Seulement je vois bien, ils n'y croient pas, il n'y a personne qui sente. Alors est-ce que?... Et la matérialisation concrète de l'esprit d'Auroville n'a pas eu lieu encore, ça n'existe pas, il n'y a pas une formation dans l'atmosphère terrestre de «l'esprit d'Auroville», qui est un esprit... (Mère reste longtemps absorbée)... Au fond: «L'art de faire une unité avec la complexité.» Sans uniformité, n'est-ce pas: l'unité par l'harmonie de la complexité, chaque chose à sa place...

C'est très difficile.

Quand R était ici la dernière fois (l'architecte d'Auroville), il m'a dit: «Quand est-ce que l'on va créer l'atmosphère d'Auroville? Tous les gens se disputent!» (Mère rit) J'ai dit: «Oui, c'est cela, la difficulté»... Et ça continue. Mais enfin il y a une Pression d'en haut, comme cela, une Pression. On va voir.

C'est encore un symbole.

Chaque petit groupe se croit un symbole – ça aussi, c'est un symbole.

Et à mesure que la formation descend pour se manifester, toutes les oppositions se lèvent, les contradictions se lèvent, les complications viennent, et à l'intérieur, on voit bien, ils ne comprennent pas. Alors moi, je passe mon temps à leur dire: «N'essayez pas d'organiser, n'essayez pas d'organiser, vous allez fossiliser l'affaire avant qu'elle ne soit commencée.»

Moi, je voulais que ça pousse comme cela, spontanément, avec tout l'imprévu.

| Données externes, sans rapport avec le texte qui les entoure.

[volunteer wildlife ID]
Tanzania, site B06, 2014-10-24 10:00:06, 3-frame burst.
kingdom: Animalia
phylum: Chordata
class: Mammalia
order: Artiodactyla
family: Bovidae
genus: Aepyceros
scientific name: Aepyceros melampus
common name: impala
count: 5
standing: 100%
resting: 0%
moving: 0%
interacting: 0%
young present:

Mais alors, on a à faire face à tous les règlements: on est dans un pays [l'Inde] – il faudrait le faire dans une île déserte! Mais ça n'existe plus dans le monde, il n'y a plus d'île qui n'appartienne pas à une nation – on est pris, on est englué.

Enfin, on fera cahin-caha, aussi bien qu'on peut.

C'est une tentative, c'est tout.

Mais ce que Sri Aurobindo voulait dire, c'est que le mouvement, le mouvement général était vers une catastrophe, et c'était pour dévier le courant de force.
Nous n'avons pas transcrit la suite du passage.